The problem OOPT poses is that it defines 5G infrastructure from the tower to the Internet, which means that there’s an explicit edge and aggregation element to it.  It’s the latter that’s important for router vendors, because while you don’t need a router on a linear path from tower to something (there’s no route alternatives to take), as soon as you hit an aggregation device you have implicit need for path selection.  That makes this 5G aggregation element a right and proper router, and one with a strong packet-optical flavor.  Might it then ease its way over the Internet boundary into Internet aggregation?

Operator IP networks today are most often based strongly on MPLS to create “virtual transport” routes within the IP technology framework.  If you were to take packet optical and push it higher, might it take over the MPLS role?  If that were to happen, might IP networks literally have the heart cut out of them?  Scary stuff for a router vendor.

On the other hand, could you not take packet optical directly to the router, provide packet optical transport integration into the routers themselves?  You can combine optic and routing by pushing packet down into optical transport, or by pushing optical transport up into packet/routing.  The latter approach could be a heady option for that same router vendor.

We know that at least one operator (AT&T) was prepared to redo their core based on white-box disaggregated routing.  We know a lot of operators are prepared to build 5G greenfield infrastructure based on white boxes, and it’s likely that the “aggregation” router could look pretty much identical to the skim layer on the Internet core.  If Cisco can hold off the white-box wave at that device, they can contain the risk.  If they can use Acacia technology to push an optically-capable router outward via a packet optical chain, to the tower or access edge, they could do more than contain, they could win.

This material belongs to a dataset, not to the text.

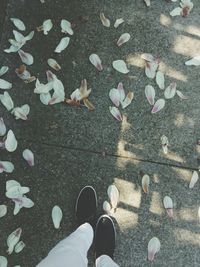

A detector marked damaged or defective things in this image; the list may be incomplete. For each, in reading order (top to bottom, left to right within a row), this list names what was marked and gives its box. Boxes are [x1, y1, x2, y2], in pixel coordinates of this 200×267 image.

crack in pavement [18, 138, 199, 172]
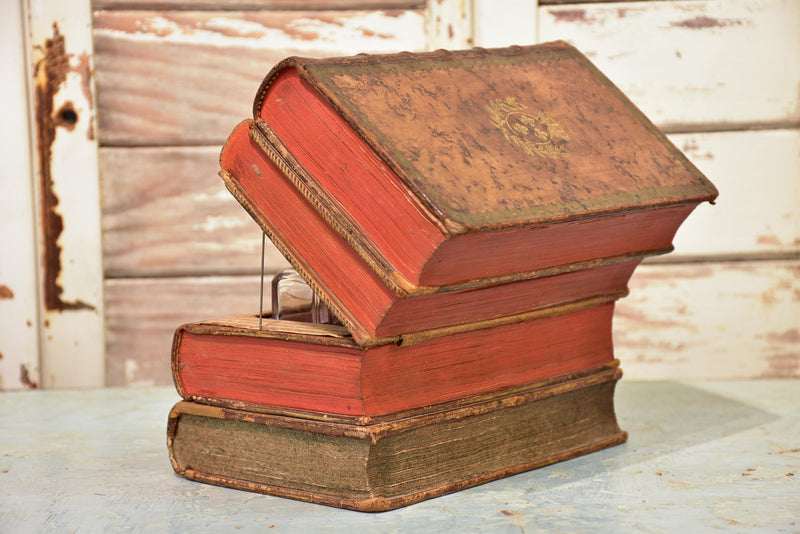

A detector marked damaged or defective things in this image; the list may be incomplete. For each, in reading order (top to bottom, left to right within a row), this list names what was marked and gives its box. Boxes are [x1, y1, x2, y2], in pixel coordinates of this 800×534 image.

peeling paint [33, 22, 95, 314]
peeling paint [18, 364, 37, 390]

A strong integrated packet optical story would make things very tough for all of Cisco’s competitors, whether they’re white-box or not.  The traditional mobile infrastructure players need to fend off white boxes and open 5G.  If Cisco embraces openness beyond the aggregation router, but offers a linked packet optical story outward to the tower and inward through the core, they step on a lot of toes, even those of the optical-layer players like Ciena and Infinera.

Could Cisco be biting off more than it could chew, trying this (if they really are)?  Perhaps, but if you’re a giant vendor, it might be wise to turn a bunch of little problems into a big one that you have the mass to solve.  Maybe they need to think even bigger.  Recent stories of integrated open 5G involve a dozen or more elements.  Just putting them all together is a challenge, and if Cisco takes that on, and adds in their packet optical chain and aggregation router, they could field a network architecture that answers everyone’s problems.

They’ve beaten open models before, after all.